September 05, 2008

“A Con Game In Pinstripes”

Steven Pearlstein is the Washington Post’s Pulitzer Prize-winning business columnist. Over the past few years he’s written some of the most perceptive accounts of the "bigger = better" dynamics that underlie the world’s current economic crisis. Today’s column is no exception:

“There would have never been a subprime mortgage crisis if Wall Street's underwriters had not been on the phone to bankers and brokers with incessant calls for more ‘product,’ by which they meant any loan for any amount to any borrower that could be packaged and sold off without even a pretence of due diligence and shopped around to the rating agency most likely to trade a triple-A rating for a triple-A fee.”


Steve goes on to warn:

“These people are not your friends. They have already racked up half a trillion dollars in credit losses, wiped out five years of shareholders' profits and taken the wind out of the sails of the global economy. Given the situation, you'd think the leaders of this industry would have stepped forward to acknowledge the extent of the damage and apologize for their deep complicity in it. Instead, they have pointed fingers at the media and short-sellers, offered lame excuses about unforeseen market forces and warned of dire consequences from increased regulation, as if things were not dire enough already.”

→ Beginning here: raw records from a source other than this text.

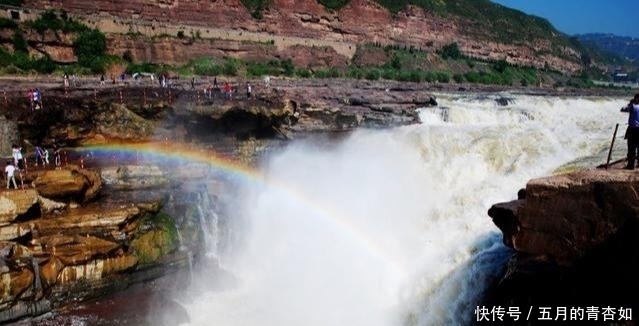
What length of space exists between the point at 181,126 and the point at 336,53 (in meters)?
43.6

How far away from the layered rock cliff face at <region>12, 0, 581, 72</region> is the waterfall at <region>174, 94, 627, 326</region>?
89.7 ft

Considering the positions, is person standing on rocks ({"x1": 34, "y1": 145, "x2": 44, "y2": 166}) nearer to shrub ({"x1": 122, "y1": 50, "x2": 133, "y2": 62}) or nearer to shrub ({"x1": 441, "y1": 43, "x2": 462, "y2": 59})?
shrub ({"x1": 122, "y1": 50, "x2": 133, "y2": 62})

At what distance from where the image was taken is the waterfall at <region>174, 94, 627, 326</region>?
12727mm

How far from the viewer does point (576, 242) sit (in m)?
8.58

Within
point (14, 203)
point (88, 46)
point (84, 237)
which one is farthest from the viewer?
point (88, 46)

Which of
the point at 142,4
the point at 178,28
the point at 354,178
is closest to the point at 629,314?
the point at 354,178

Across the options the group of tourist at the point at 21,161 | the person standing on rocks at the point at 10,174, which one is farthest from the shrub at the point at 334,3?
the person standing on rocks at the point at 10,174

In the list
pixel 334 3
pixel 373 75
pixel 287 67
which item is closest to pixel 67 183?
pixel 287 67

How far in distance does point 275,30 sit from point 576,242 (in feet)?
183

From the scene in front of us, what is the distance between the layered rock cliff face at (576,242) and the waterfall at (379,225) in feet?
5.38

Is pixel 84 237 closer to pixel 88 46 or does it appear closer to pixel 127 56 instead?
pixel 88 46

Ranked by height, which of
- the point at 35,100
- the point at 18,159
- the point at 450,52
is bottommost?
the point at 18,159

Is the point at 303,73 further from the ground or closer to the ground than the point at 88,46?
closer to the ground

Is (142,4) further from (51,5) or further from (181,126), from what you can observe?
(181,126)
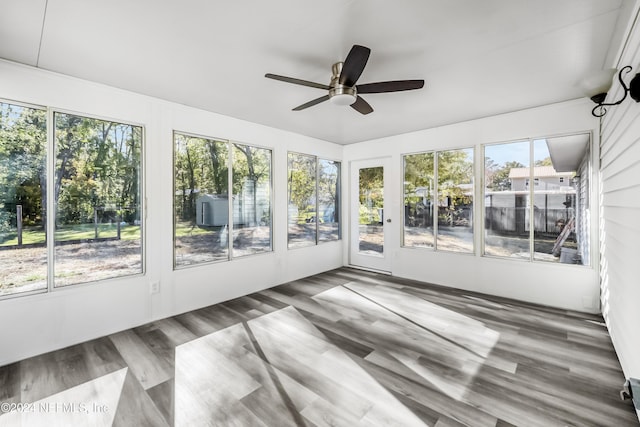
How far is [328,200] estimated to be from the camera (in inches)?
229

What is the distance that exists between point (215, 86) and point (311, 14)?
1.54 m

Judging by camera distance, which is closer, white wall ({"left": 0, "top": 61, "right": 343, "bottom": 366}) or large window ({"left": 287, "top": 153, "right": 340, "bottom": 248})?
white wall ({"left": 0, "top": 61, "right": 343, "bottom": 366})

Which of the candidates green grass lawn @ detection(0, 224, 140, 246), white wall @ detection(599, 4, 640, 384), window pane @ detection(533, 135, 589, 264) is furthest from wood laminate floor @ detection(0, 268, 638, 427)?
green grass lawn @ detection(0, 224, 140, 246)

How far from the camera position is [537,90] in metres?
3.15

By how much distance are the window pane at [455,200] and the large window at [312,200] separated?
210 cm

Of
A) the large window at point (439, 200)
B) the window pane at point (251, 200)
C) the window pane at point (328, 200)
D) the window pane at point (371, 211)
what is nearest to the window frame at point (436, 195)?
the large window at point (439, 200)

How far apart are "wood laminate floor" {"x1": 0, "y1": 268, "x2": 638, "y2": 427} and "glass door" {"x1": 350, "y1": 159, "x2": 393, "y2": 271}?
6.67 feet

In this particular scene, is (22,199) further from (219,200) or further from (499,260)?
(499,260)

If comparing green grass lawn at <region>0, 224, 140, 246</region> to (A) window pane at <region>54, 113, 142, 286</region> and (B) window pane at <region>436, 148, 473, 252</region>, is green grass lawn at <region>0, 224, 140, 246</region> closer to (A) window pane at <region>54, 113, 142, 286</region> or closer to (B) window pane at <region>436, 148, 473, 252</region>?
(A) window pane at <region>54, 113, 142, 286</region>

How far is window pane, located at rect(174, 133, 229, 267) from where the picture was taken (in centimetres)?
360

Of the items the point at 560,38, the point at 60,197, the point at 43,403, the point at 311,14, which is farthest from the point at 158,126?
the point at 560,38

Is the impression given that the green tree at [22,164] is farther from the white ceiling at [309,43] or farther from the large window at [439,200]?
the large window at [439,200]

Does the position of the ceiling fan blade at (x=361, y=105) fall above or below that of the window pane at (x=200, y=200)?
above

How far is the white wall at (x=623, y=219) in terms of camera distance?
6.15 ft
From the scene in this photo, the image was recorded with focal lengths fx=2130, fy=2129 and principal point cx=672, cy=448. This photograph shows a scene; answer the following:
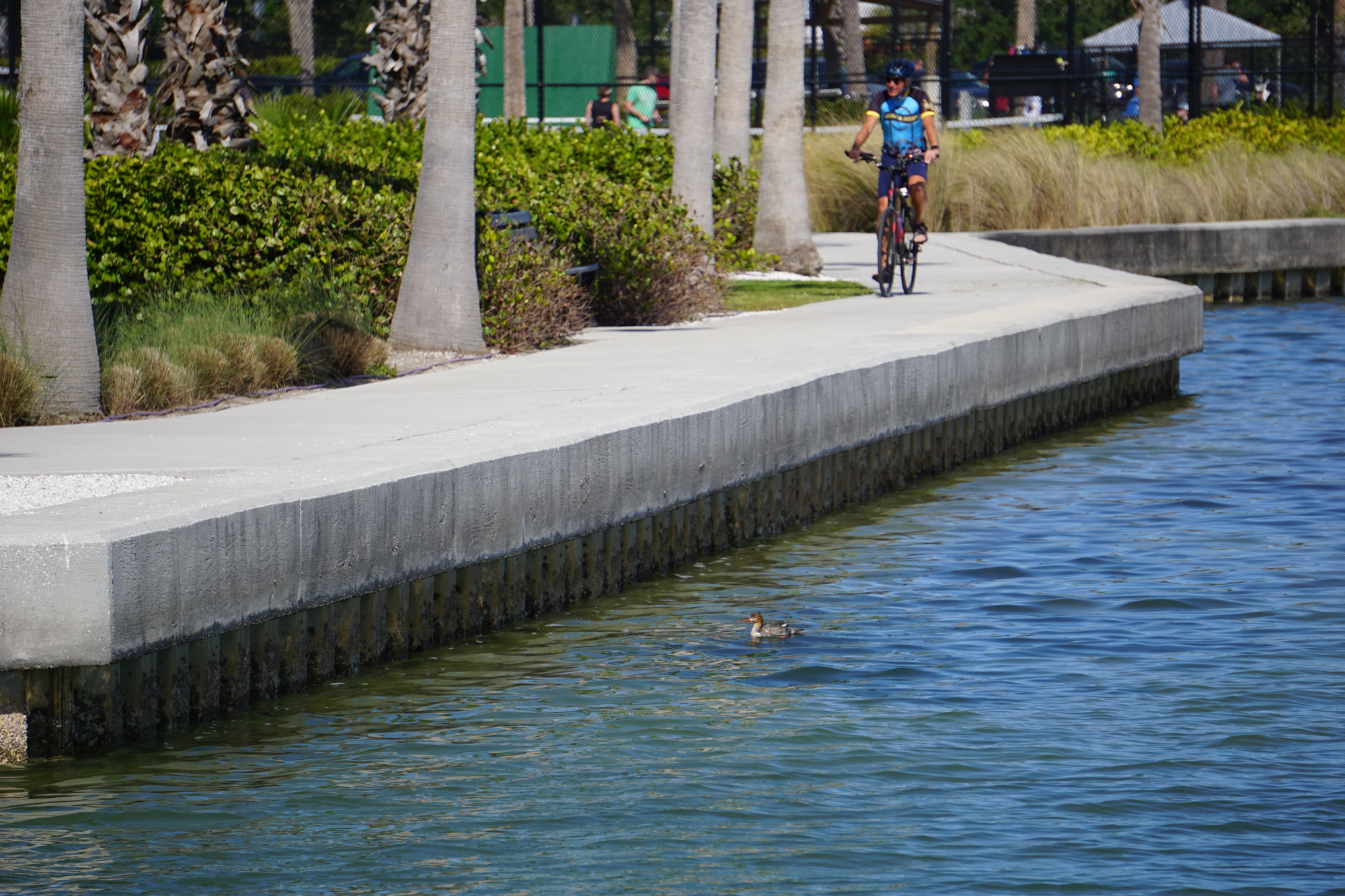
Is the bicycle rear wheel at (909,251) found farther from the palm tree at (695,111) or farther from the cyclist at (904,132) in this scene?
the palm tree at (695,111)

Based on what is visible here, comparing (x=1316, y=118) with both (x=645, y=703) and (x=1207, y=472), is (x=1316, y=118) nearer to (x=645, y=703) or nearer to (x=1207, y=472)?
(x=1207, y=472)

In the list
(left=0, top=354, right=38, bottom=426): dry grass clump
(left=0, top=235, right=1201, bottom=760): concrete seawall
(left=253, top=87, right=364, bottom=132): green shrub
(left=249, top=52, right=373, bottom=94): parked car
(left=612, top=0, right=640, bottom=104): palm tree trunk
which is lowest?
(left=0, top=235, right=1201, bottom=760): concrete seawall

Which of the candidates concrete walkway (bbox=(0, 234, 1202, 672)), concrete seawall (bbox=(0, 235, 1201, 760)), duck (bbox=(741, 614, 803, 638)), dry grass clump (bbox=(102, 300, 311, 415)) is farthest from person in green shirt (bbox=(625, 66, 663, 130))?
duck (bbox=(741, 614, 803, 638))

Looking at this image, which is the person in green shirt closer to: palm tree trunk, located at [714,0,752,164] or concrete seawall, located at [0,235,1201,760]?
palm tree trunk, located at [714,0,752,164]

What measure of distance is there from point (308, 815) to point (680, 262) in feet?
34.8

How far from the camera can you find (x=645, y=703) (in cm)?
866

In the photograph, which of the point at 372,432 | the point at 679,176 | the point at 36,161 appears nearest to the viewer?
the point at 372,432

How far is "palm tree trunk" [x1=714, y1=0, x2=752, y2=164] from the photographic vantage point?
20.4 m

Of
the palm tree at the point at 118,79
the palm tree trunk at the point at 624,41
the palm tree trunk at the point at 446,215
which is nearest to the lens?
the palm tree trunk at the point at 446,215

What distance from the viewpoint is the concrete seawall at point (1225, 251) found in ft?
84.0

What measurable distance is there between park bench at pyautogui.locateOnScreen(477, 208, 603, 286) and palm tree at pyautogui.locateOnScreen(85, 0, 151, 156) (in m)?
3.87

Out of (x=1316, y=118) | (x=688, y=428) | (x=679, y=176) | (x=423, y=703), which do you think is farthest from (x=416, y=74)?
(x=423, y=703)

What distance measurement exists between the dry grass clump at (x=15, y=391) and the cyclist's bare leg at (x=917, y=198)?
9037 mm

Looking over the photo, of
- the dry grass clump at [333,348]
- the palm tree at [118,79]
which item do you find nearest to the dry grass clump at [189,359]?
the dry grass clump at [333,348]
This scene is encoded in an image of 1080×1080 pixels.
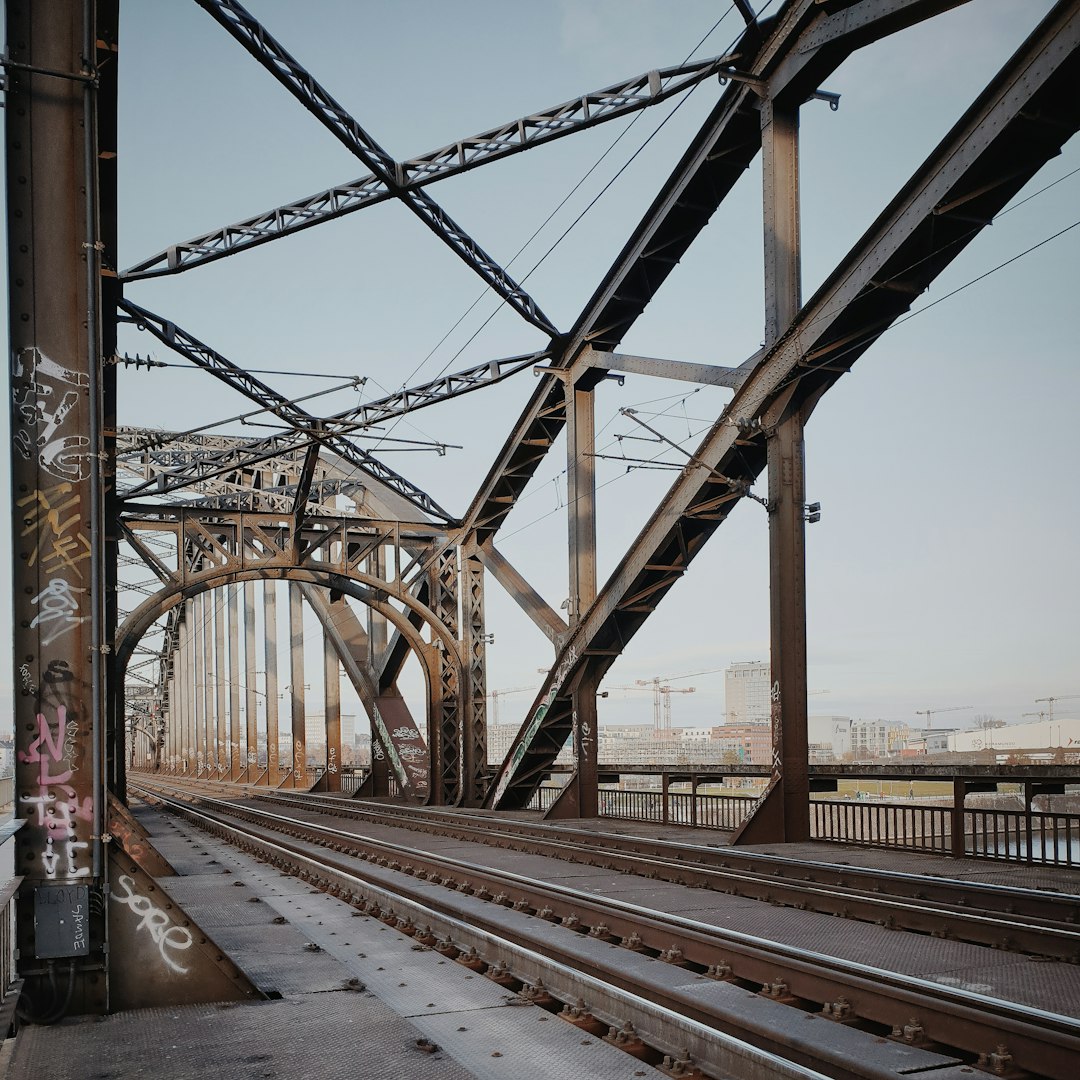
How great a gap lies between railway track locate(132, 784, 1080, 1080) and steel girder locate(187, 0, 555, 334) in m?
11.0

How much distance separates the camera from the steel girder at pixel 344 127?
1641 centimetres

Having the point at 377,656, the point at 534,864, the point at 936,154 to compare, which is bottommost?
the point at 534,864

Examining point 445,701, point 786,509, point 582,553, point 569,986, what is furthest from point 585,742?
point 569,986

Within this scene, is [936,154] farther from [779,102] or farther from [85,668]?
[85,668]

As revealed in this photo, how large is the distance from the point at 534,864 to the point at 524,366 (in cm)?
1160

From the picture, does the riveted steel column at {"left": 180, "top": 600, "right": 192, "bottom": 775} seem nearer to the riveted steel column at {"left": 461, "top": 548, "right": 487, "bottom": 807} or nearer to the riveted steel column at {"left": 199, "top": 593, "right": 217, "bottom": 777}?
the riveted steel column at {"left": 199, "top": 593, "right": 217, "bottom": 777}

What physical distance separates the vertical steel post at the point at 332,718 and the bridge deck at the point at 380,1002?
85.4 ft

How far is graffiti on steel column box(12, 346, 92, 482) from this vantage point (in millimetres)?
6711

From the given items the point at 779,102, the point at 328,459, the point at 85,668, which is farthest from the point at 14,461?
the point at 328,459

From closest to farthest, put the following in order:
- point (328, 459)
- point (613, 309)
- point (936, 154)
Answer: point (936, 154) < point (613, 309) < point (328, 459)

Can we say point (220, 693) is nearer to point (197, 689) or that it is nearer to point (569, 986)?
point (197, 689)

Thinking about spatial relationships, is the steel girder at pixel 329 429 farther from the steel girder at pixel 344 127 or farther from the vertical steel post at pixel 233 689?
the vertical steel post at pixel 233 689

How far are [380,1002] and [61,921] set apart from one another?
6.27 ft

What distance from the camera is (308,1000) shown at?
7.00 meters
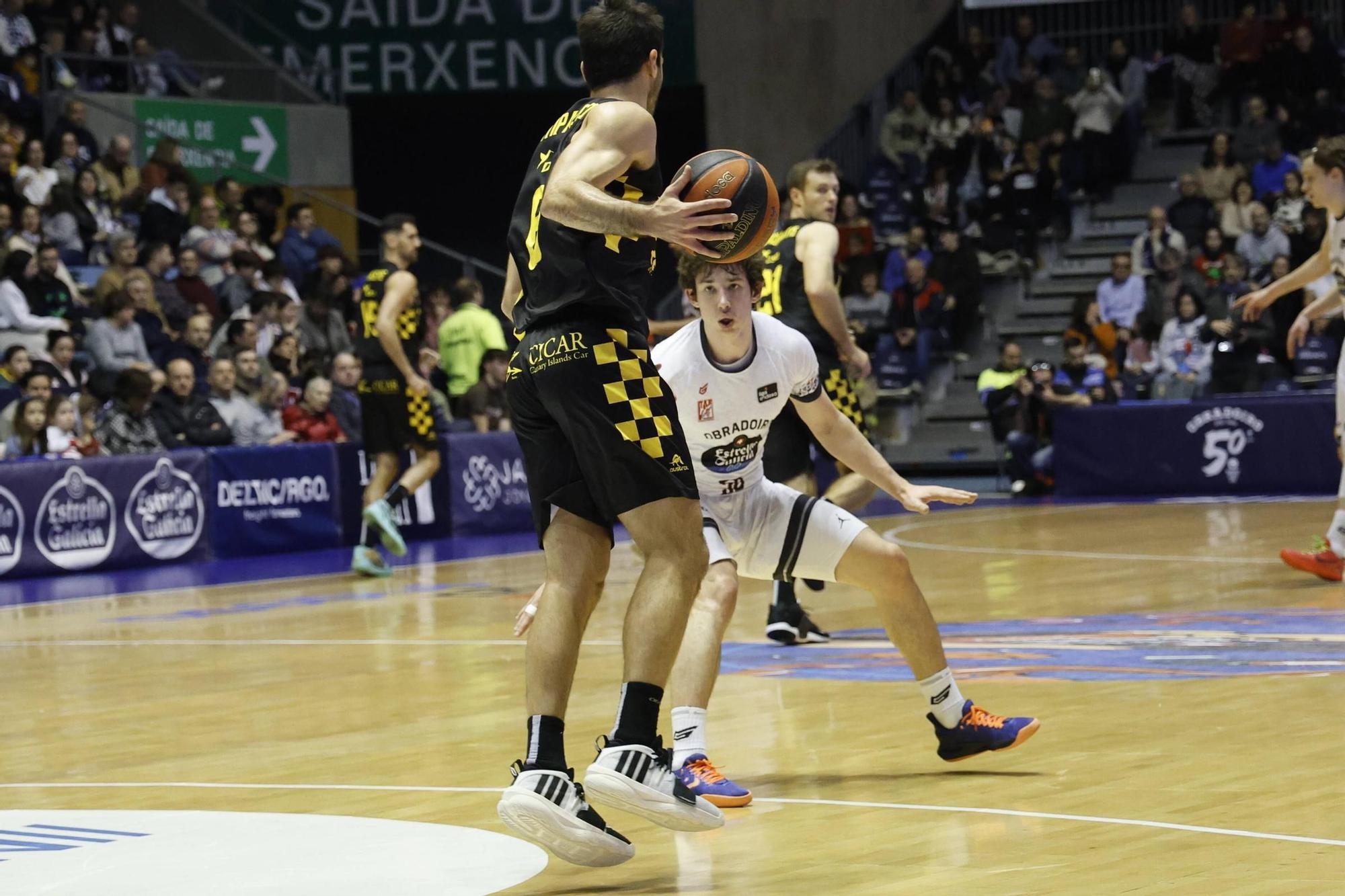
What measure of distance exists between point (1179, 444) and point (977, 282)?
494 centimetres

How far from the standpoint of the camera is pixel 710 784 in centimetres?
525

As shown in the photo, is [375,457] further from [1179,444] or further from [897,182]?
[897,182]

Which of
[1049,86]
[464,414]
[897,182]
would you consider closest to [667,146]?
[897,182]

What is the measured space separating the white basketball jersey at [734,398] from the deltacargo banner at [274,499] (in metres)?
9.71

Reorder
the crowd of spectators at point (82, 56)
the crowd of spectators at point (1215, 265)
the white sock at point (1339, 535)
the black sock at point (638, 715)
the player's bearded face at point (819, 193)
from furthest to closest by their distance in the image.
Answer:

And he’s very clear about what needs to happen if things are to change for the better:

“This is an industry that has lost all credibility -- with investors, with corporate clients and with the public. Its fundamental problem is a corrupt culture that is shaped by inflated fees and excessive compensation that bear too little relation to the risk, skills and innovation involved. Until that excessive compensation is competed away and that culture is transformed, Wall Street will continue to serve up a steady diet of booms, busts and financial scandals.”